A blonde, a blonde, I need a blonde. Being a bit particular, not just any blonde, of course, will do.
For some unknown reason, blondes seem to have been lost in the shuffle, even in Britain.
No, I need a delicious blonde with a certain character, a certain aura; a well-balanced blonde who, when held, gives a man a warm feeling inside; a blonde with a lovely appearance and a spectacular body; in short, a knockout, drop-dead natural blonde who would stun me again and again.
What? What about brunettes and redheads? Oh, now I see—no, you misunderstand. No, no. Ahhhh, you’ve got it all wrong there. I’m not talking about those blondes! No, not women! I meant blonde beer! Blonde ale, to be precise.
But I wouldn’t mind having one—just as described, too.
Sometimes the French Get It Right
French speakers use the word “blonde” to describe yellow-colored beer. English speakers use the word “golden.” (To avoid unsavory comparisons, it’s obvious why we don’t call blonde ale “yellow,” except as a derisory term. And “gold” evokes such a teeth-cracking metallic image.)
Unlike the human variety, blonde ales have been ignored or overlooked in favor of the shiny penny and midnight colored beer styles: the various bitters, pale ales, porters and stouts.
Now, if you would please direct your attention to the stage, I shall introduce you to our blonde finalists chosen from the many light-colored ale styles brewed in Britain, Europe, and North America. On the left, ahem, is the British blonde; on the right is the North American blonde; and in the middle is the Belgian blonde.
The British Blonde
For some unknown reason, blondes seem to have been lost in the shuffle, even in Britain. This is a bit perplexing, as an examination of 1,005 British cask ales reveals that 126, or 12.5 percent, are blondes. Several others may be found lurking under the guise of “summer ale.” That is a not insignificant figure, yet blondes are rarely mentioned.

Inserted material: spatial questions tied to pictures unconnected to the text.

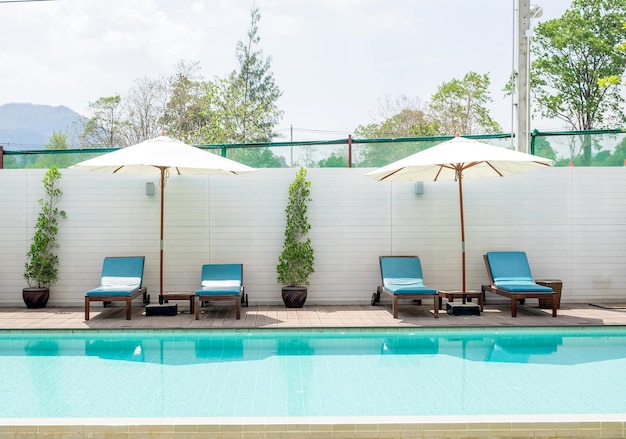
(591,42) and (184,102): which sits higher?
(591,42)

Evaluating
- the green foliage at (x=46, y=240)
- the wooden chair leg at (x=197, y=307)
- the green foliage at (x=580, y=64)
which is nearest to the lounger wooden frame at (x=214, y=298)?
the wooden chair leg at (x=197, y=307)

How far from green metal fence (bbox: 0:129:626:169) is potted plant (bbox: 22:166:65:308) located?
52 cm

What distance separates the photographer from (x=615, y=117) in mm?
33281

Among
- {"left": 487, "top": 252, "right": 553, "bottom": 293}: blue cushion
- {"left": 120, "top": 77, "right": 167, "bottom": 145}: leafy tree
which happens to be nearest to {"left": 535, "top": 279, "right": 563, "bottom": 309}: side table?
{"left": 487, "top": 252, "right": 553, "bottom": 293}: blue cushion

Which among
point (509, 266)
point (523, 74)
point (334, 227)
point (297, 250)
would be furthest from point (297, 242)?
point (523, 74)

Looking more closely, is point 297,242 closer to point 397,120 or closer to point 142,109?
point 397,120

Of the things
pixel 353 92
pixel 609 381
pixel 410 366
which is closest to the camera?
pixel 609 381

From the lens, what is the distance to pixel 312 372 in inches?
230

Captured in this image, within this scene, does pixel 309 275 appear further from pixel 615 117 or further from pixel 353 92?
pixel 615 117

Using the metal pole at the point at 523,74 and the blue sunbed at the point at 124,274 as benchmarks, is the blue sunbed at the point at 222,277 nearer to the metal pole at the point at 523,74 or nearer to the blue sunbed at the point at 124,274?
the blue sunbed at the point at 124,274

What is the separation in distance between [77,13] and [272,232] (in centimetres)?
2206

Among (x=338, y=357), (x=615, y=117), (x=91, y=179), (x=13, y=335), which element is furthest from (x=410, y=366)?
(x=615, y=117)

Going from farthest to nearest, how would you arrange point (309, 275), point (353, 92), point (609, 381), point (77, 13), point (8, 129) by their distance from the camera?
1. point (8, 129)
2. point (353, 92)
3. point (77, 13)
4. point (309, 275)
5. point (609, 381)

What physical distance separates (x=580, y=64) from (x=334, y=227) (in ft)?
101
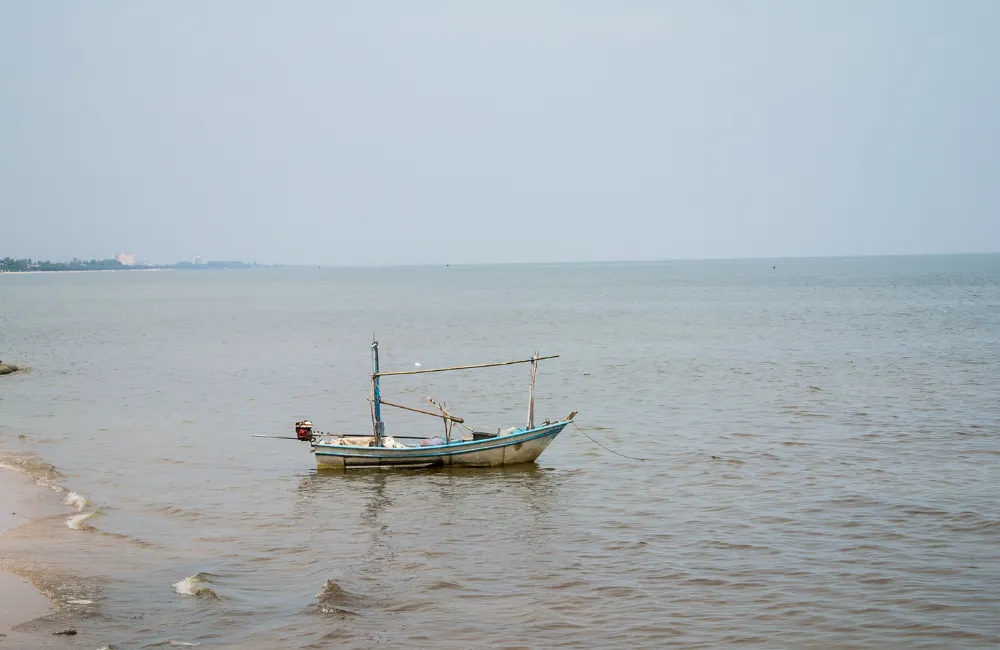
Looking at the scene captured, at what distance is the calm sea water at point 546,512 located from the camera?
14273 millimetres

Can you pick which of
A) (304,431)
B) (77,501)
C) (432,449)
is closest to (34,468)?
(77,501)

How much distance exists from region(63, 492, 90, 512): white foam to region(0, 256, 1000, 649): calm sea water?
0.15m

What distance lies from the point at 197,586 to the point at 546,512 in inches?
306

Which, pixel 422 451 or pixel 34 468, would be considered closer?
pixel 422 451

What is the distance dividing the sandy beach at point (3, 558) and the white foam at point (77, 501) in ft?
1.41

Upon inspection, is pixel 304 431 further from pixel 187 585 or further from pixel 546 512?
pixel 187 585

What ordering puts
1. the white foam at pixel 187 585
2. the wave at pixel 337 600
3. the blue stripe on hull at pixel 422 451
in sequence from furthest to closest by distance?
1. the blue stripe on hull at pixel 422 451
2. the white foam at pixel 187 585
3. the wave at pixel 337 600

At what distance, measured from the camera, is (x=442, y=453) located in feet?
80.3

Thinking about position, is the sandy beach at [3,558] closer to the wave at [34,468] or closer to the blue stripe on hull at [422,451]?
the wave at [34,468]

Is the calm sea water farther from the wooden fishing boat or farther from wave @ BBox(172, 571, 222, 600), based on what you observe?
A: the wooden fishing boat

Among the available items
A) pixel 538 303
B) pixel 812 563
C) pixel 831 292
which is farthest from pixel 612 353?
pixel 831 292

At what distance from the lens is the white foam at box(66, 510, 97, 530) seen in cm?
1916

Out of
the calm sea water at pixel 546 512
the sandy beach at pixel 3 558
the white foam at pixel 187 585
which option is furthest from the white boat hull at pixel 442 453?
the white foam at pixel 187 585

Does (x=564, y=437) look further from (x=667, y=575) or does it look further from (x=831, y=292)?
(x=831, y=292)
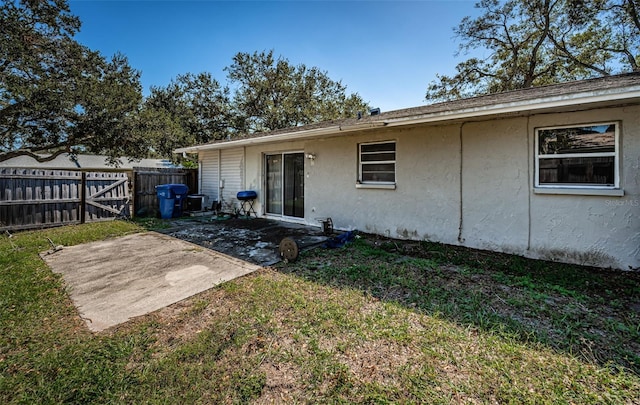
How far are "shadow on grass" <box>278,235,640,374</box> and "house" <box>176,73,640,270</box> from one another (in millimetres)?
515

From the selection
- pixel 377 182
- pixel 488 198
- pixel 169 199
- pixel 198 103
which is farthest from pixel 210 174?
pixel 198 103

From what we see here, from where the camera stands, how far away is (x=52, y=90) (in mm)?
9961

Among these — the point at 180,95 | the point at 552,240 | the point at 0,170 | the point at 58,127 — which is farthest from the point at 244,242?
the point at 180,95

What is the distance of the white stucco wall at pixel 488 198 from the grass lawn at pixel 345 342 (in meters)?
0.70

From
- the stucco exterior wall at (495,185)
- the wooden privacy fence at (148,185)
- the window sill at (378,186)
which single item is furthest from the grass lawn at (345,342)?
the wooden privacy fence at (148,185)

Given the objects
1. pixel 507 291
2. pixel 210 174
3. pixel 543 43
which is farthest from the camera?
pixel 543 43

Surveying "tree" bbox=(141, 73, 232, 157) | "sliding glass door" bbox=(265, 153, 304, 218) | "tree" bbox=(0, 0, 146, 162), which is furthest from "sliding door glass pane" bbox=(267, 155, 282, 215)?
"tree" bbox=(141, 73, 232, 157)

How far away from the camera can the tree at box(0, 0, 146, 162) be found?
31.7 feet

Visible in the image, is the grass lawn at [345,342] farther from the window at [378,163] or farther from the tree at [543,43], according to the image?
the tree at [543,43]

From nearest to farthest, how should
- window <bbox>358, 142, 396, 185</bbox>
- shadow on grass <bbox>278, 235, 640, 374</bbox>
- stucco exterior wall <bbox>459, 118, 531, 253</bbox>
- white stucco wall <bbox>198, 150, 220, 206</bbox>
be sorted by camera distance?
1. shadow on grass <bbox>278, 235, 640, 374</bbox>
2. stucco exterior wall <bbox>459, 118, 531, 253</bbox>
3. window <bbox>358, 142, 396, 185</bbox>
4. white stucco wall <bbox>198, 150, 220, 206</bbox>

The style was pioneered in 1986 by Somerset Brewery at Wiveliscombe. Since then, the number of craft brewers producing them has exploded. The development of the style may be viewed as a response to the popularity of yellow lager, an effort to regain market share. In blondes, craft brewers have a product that pubs can offer punters as an alternative to lager—same color, more tasty. Too, those seeking to distinguish themselves in the marketplace have an offering that consumers perceive as different from the standard ales most breweries produce: one, two, or three bitters; a porter or stout; and a mild.